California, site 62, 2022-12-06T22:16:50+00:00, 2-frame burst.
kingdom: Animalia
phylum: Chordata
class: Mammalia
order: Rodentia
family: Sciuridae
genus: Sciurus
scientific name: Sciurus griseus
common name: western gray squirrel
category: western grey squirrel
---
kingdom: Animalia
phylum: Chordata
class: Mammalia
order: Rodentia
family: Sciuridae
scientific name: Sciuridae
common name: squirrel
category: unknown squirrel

* * *

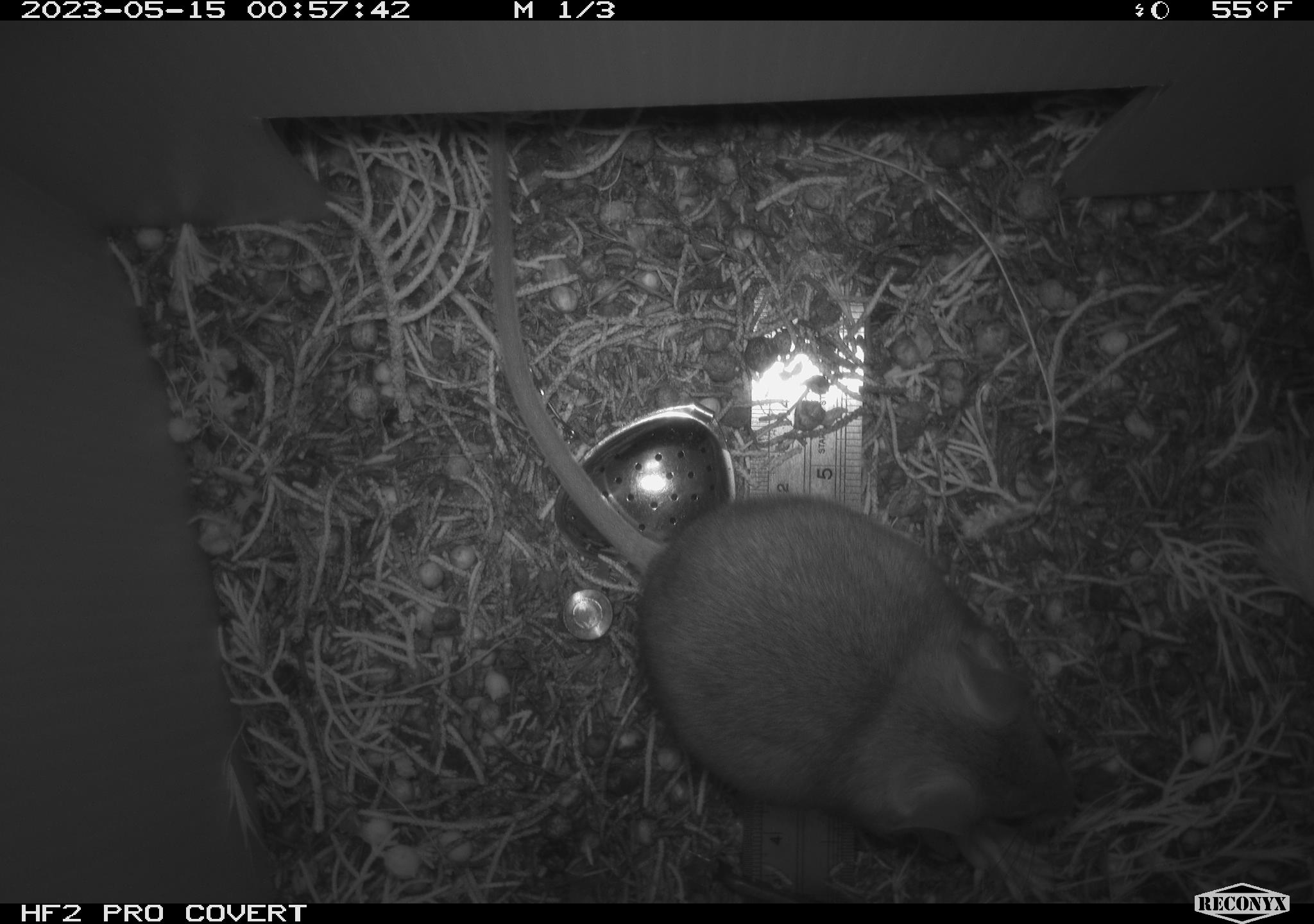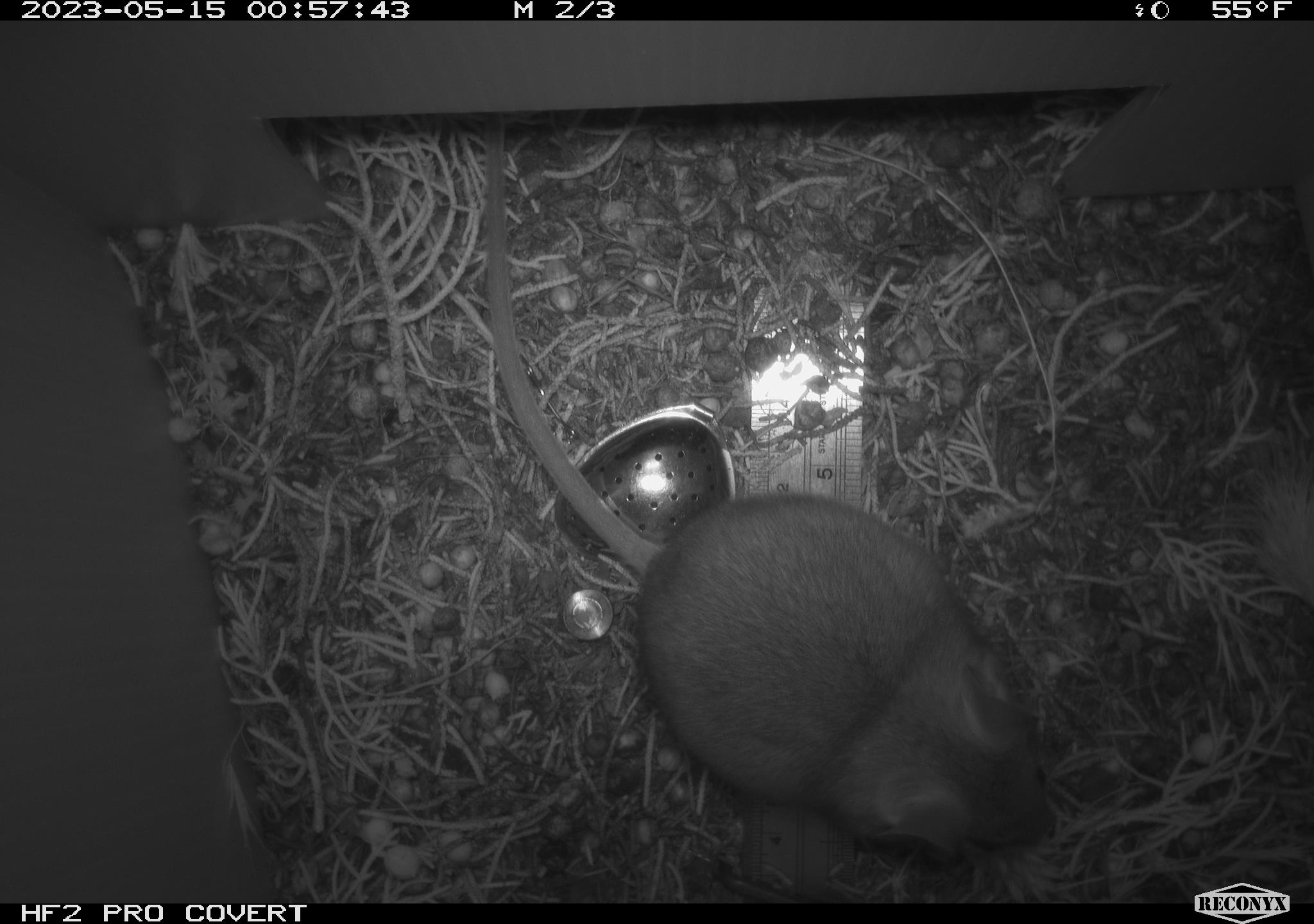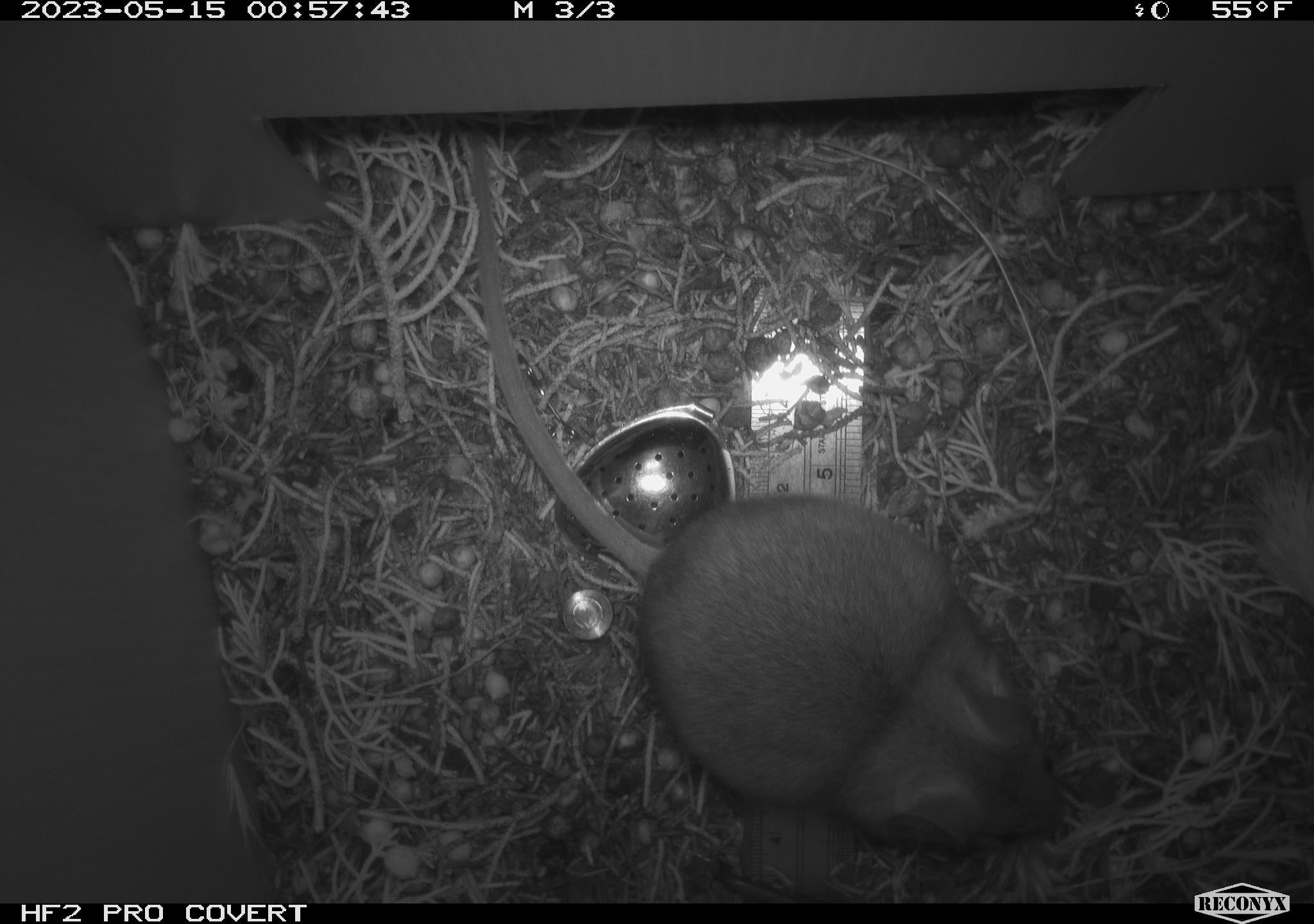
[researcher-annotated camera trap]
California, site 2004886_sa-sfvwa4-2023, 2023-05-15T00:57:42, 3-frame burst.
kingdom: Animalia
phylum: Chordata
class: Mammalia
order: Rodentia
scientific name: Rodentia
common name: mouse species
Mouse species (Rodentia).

▸ **GOAL OF THE EXERCISE**
Begin with the line that has "California, site 62, 2022-12-06T22:16:50+00:00, 2-frame" in the listing above and end after the line that has "category: unknown squirrel"; output those lines exactly.

▸ **TASK RESULT**
California, site 62, 2022-12-06T22:16:50+00:00, 2-frame burst.
kingdom: Animalia
phylum: Chordata
class: Mammalia
order: Rodentia
family: Sciuridae
genus: Sciurus
scientific name: Sciurus griseus
common name: western gray squirrel
category: western grey squirrel
---
kingdom: Animalia
phylum: Chordata
class: Mammalia
order: Rodentia
family: Sciuridae
scientific name: Sciuridae
common name: squirrel
category: unknown squirrel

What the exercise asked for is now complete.